David Cameron has said the government will agree to the pleas of Christine Tacon, the Groceries Code Adjudicator, for the ability to issue huge fines to punish retailers. The government will also consider extending her remit even further, after calls from MPs for the code to include dairy farmers and other small-scale producers.
The Prime Minister’s intervention comes a day after a 25-page report into dairy prices and the problems in the industry by the House of Commons Environment, Food and Rural Affairs (EFRA) Committee claimed the powers of Christine Tacon were “too restricted” to be of assistance to the majority of dairy producers, as they were classified as “indirect suppliers”.
It also follows an investigation into Tesco by the BBC’s Panorama, which was screened on Monday, in which Tacon told how she had been hamstrung in her efforts to reprimand retailers because the government had failed to act on her call for the power to hand out fines. Tacon applied for powers to fine retailers up to 1% of their revenue as long ago as December 2013, but the government is yet to acquiesce.
Speaking during Prime Minister’s questions today, Cameron said “It is time to make sure that organisation has the power, if necessary, to levy fines so that… it can get its will obeyed and I also think it’s time to look at whether there are ways its remit can be extended.”
Cameron said the government was determined to look at ways it could support suppliers against the impact of the price war on the dairy industry. “It is important that we look at the ways we can protect Britain’s dairy farmers at a time of low milk prices. This is an important industry for the country and there are a number of things we can do.”

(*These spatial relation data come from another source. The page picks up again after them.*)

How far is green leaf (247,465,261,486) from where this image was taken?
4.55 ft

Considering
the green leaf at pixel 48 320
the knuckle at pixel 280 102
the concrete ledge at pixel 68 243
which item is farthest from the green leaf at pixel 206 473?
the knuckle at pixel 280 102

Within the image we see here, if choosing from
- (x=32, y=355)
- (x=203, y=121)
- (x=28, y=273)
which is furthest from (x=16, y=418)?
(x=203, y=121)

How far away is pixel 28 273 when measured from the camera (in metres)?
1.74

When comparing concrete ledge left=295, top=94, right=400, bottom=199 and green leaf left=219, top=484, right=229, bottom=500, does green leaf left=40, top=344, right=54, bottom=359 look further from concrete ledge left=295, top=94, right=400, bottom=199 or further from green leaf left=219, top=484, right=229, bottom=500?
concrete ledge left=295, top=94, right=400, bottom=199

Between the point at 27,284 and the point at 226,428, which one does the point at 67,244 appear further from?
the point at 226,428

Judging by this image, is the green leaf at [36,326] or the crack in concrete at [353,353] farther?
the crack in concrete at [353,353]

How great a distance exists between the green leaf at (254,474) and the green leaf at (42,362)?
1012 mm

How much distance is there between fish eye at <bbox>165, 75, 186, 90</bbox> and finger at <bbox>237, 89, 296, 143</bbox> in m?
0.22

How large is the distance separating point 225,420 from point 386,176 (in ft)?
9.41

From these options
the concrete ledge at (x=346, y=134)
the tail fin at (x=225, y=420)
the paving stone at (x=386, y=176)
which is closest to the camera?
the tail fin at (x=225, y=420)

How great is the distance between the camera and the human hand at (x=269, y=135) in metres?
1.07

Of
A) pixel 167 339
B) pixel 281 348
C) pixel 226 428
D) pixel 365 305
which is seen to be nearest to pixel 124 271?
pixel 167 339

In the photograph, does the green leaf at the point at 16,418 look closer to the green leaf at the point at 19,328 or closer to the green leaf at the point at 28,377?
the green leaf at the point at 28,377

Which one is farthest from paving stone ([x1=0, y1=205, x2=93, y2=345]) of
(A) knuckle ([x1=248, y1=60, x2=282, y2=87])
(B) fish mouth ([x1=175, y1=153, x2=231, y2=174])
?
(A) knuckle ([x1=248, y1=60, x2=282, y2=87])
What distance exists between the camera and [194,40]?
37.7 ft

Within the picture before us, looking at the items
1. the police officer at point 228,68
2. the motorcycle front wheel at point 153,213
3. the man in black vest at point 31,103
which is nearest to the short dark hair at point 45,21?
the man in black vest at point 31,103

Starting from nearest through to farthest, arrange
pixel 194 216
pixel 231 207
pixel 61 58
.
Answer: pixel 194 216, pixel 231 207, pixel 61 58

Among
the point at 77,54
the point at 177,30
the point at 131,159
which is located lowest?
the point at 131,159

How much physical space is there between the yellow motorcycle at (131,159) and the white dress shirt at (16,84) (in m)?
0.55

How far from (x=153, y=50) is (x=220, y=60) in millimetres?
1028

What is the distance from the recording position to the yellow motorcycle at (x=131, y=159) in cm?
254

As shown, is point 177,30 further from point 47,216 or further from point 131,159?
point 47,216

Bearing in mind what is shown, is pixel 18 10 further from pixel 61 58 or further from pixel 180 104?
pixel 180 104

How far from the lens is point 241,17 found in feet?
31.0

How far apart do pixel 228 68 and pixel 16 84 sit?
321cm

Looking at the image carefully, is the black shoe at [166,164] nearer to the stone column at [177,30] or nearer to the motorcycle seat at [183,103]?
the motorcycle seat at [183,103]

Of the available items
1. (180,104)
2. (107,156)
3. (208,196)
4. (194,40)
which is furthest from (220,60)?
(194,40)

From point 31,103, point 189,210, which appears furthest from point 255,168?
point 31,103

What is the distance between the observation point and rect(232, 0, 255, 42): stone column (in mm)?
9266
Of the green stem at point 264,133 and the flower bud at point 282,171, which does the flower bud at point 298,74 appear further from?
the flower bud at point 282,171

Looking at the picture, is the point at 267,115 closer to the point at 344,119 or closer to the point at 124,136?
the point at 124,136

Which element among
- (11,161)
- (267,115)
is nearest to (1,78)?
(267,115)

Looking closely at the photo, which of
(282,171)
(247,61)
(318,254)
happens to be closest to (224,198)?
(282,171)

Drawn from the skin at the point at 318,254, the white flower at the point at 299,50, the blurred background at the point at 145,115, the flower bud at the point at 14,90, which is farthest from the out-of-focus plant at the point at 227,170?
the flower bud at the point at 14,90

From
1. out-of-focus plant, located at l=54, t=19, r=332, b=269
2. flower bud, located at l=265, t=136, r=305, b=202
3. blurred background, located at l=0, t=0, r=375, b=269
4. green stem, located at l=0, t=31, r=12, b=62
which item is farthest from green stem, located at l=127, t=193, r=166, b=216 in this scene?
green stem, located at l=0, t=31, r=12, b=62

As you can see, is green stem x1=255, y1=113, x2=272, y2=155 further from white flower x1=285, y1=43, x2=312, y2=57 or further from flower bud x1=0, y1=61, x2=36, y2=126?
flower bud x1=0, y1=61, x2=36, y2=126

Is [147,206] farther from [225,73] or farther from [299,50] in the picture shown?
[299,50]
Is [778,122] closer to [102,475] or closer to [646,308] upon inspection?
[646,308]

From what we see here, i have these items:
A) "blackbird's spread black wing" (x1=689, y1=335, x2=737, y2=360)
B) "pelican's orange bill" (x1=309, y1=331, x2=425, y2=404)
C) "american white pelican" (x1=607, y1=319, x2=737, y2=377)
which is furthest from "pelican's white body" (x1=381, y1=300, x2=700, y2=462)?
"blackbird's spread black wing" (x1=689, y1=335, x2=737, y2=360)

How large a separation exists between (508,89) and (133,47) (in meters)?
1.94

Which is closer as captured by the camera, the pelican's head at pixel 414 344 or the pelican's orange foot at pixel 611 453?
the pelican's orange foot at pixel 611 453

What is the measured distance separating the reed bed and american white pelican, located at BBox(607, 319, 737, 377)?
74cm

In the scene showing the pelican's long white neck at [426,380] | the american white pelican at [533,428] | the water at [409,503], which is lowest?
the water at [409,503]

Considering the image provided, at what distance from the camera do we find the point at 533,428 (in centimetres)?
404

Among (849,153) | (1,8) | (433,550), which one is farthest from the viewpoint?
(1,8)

“As we sit here at the moment I can’t fine a retailer. I have the legal powers to do so, but I don’t have a maximum, so therefore I can’t. There is no figure,” Tacon told Panorama. She also repeated her request for suppliers to come forward with information about allegations of Tesco breaching the code in its relationship with its supply chain.
Vince Cable, the Business Secretary, accused the Treasury of “sitting” on the issue.